Institute of Translational Medicine, Center for Precision Genome Editing and Genetic Technologies for Biomedicine, Pirogov Russian National Research Medical University, Moscow, Russia.
Shemyakin-Ovchinnikov Institute of Bioorganic Chemistry, Russian Academy of Sciences, Moscow, Russia.
Front Immunol. 2024 Apr 3;15:1321603. doi: 10.3389/fimmu.2024.1321603. eCollection 2024.
An individual's T-cell repertoire constantly changes under the influence of external and internal factors. Cells that do not receive a stimulatory signal die, while those that encounter and recognize a pathogen or receive a co-stimulatory signal divide, resulting in clonal expansions. T-cell clones can be traced by monitoring the presence of their unique T-cell receptor (TCR) sequence, which is assembled through a process known as V(D)J rearrangement. Tracking T cells can provide valuable insights into the survival of cells after hematopoietic stem cell transplantation (HSCT) or cancer treatment response and can indicate the induction of protective immunity by vaccination. In this study, we report a bioinformatic method for quantifying the T-cell repertoire dynamics from TCR sequencing data. We demonstrate its utility by measuring the T-cell repertoire stability in healthy donors, by quantifying the effect of donor lymphocyte infusion (DLI), and by tracking the fate of the different T-cell subsets in HSCT patients and the expansion of pathogen-specific clones in vaccinated individuals.

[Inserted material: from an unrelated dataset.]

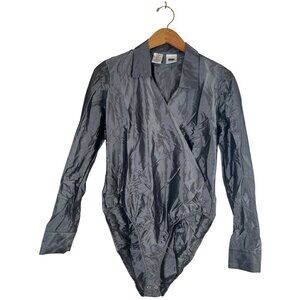 NWD DKNY Vintage 1990s Womens Size 4 Gray Metallic Wrap Top Bodysuit Long Sleeve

个体的 T 细胞 repertoire 在外部和内部因素的影响下不断变化。未接收到刺激信号的细胞死亡,而那些遇到并识别病原体或接收到共刺激信号的细胞则会分裂,导致克隆扩增。可以通过监测其独特的 T 细胞受体(TCR)序列的存在来追踪 T 细胞克隆,该序列通过称为 V(D)J 重排的过程组装而成。跟踪 T 细胞可以深入了解造血干细胞移植(HSCT)或癌症治疗反应后细胞的存活情况,并可以指示疫苗接种诱导的保护性免疫。在这项研究中,我们报告了一种从 TCR 测序数据中定量 T 细胞 repertoire 动态变化的生物信息学方法。我们通过测量健康供体的 T 细胞 repertoire 稳定性、量化供体淋巴细胞输注(DLI)的效果以及跟踪 HSCT 患者不同 T 细胞亚群的命运和接种个体中病原体特异性克隆的扩增,证明了其实用性。